What would Barnabas and Saul take back with them to Antioch after delivering the collection.? They would have fresh stories of God’s faithfulness, like Peter’s prison-break. They returned to Antioch with another new ministry colleague, John Mark, whose home was the site of the church’s intercessory prayer. They would bring to the church in Antioch a renewed realism and hope: yes, persecution would come from the powers and personalities that are opposed to the radical love of Christ, and yet God would take care of them.

Luke caps off this part of the story with short verse that is bursting with energy: “But the word of God spread and multiplied” (12:24). The Greek word for “word” – logos – can also be translated as message, report, news. So Luke, I think, wants us to see multiple meanings here. The actual Gospel is spreading, the proclamation about Jesus Messiah. More and more people are trusting in his name and in his love. And also, reports of God’s faithfulness in different communities are circulating. As more people in more places come to faith and have their lives woven together, there is a proliferation of stories. Stories of hardship and prayer, of faith, and freedom in the midst of pain. Stories of liberation from prison, provision for famine. 

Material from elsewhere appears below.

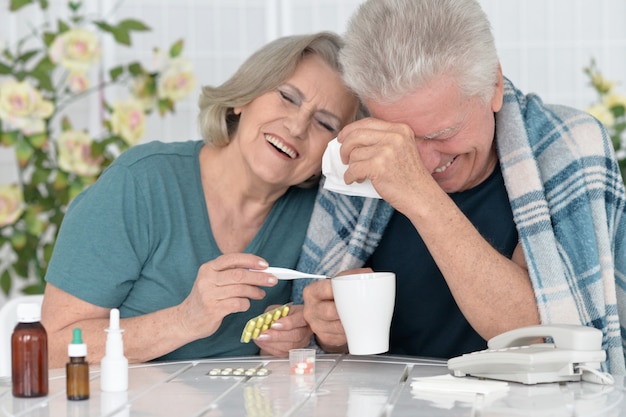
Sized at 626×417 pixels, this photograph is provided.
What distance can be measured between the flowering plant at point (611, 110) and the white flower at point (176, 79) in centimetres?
145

The early Christians shared material resources like money, food, and people, as well as spiritual resources like prayer and stories. It is good for us to reflect on our own understanding and practice of Christian fellowship. Do we feel ourselves connected to, responsible toward, and grateful for Christians in other parts of our town, our state, and our world? What does the movement of God among the Methodists of Pocatello have to do with the movement of God in other congregations and communities? What is God doing in other parts of our state or our world that we should learn from, incorporate, join in? What does it mean, in a political climate like ours where many Christians are behaving badly by aligning themselves with nationalistic fear and aggression, to still open outward, getting to know other of people faith and weaving a wider web of love?

And, on a more individual level, each of us ought to ask: God how are you calling me, like Barnabas and Saul, to be the bridge between your people here and your people in other places? What are you asking me to do to strengthen the whole family of faith? 

These are some of the questions that Jerusalem and Antioch prompt us to ask. There’s no single right answer but may beautiful possibilities of partnership. In a season when much is changing for us here, perhaps we can see the cycling of people and stories and prayers and resources as a good and holy part of being the Church. The Spirit is always drawing the circle wider. Our anxieties cause us to narrow our vision; our hope causes us to expand it.

Friends, for five years, God has raised you from the ashes of the pandemic, and we have all learned how to be a church again.

Who knows what God will ask you to do next? Who will join us in this place? To whom will be sent? 

Thanks be to God for the questions. Amen.